Restaurant information
- Established: March 2020
- Closed: July 23, 2023
- Food type: New American
- Location: 7937 Southeast Stark Street, Portland, Multnomah, Oregon, 97215, United States
- Coordinates: 45°31′09″N 122°34′54″W﻿ / ﻿45.5193°N 122.5817°W
- Seating capacity: ~64
- Website: lazysusanpdx.com

= Lazy Susan (restaurant) =

Restaurant in Portland, Oregon, U.S.

Lazy Susan was a New American restaurant in Portland, Oregon's Montavilla neighborhood, in the United States. Akkapong "Earl" Ninsom, as well as Andrew and Nora Mace, opened the restaurant in early 2020, just prior to the arrival of the COVID-19 pandemic. Despite garnering a positive reception, the restaurant closed permanently in July 2023.

==Description==
The restaurant Lazy Susan operated at the intersection of 80th Avenue and Stark Street, in the southeast Portland part of the Montavilla neighborhood. The restaurant's seating capacity was approximately 64.

=== Menu ===
The Oregonian has described Lazy Susan's menu as New American, with jerk quail, crudité platters, izakaya-style mackerel, pies, oysters, morels, prawns, short ribs, and whitefish dip and tender pork secreto. The brunch menu included bacon, cinnamon rolls, hash browns, potato doughnuts, and a Dutch baby pancake with maple-sage sausage and apple slices. Lazy Susan also served a bialy plate with house-cured lox. Pie varieties included beef brisket and porcini mushroom, butterscotch pumpkin with candied pepitas and whipped cream infused with pumpkin seed oil.
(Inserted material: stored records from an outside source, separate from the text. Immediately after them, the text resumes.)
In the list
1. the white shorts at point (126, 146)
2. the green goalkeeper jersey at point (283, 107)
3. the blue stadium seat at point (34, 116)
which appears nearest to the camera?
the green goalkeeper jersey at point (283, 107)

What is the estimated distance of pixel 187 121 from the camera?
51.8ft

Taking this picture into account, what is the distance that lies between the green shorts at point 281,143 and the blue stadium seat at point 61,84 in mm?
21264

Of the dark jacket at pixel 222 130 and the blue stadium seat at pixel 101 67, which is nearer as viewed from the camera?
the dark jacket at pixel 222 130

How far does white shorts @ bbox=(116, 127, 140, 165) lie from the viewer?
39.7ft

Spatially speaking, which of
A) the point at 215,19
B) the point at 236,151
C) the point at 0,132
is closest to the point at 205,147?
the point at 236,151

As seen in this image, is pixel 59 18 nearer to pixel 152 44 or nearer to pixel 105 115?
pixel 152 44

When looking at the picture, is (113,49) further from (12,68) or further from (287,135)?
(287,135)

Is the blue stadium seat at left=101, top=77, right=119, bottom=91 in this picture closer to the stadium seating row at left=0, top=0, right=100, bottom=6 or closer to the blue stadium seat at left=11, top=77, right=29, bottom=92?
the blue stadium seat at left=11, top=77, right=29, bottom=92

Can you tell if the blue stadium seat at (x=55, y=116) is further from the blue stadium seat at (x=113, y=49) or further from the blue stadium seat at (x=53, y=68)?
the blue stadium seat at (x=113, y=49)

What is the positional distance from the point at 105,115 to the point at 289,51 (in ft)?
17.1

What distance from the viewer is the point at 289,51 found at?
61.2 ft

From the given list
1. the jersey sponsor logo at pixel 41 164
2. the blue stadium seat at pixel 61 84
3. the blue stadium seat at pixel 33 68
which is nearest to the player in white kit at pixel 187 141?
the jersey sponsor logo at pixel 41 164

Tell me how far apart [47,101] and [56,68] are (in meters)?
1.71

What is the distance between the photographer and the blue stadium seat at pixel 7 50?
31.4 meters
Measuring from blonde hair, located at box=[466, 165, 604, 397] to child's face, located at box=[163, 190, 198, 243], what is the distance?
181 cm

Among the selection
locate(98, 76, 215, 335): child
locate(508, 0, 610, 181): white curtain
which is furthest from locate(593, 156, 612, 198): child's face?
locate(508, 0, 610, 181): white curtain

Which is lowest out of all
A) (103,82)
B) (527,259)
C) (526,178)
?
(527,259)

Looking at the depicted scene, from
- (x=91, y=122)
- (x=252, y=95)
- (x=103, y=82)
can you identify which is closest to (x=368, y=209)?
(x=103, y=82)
The drink menu included the Passive Regression, which had whiskey, coffee crystals, Frangelico liqueur, condensed milk, cream soda, cinnamon, and salt. Lazy Susan also served slushies, described by Alex Frane and Michelle Lopez of Eater Portland as "generally goofy, fun, and incredibly well-balanced, using unusual twists to temper sweetness".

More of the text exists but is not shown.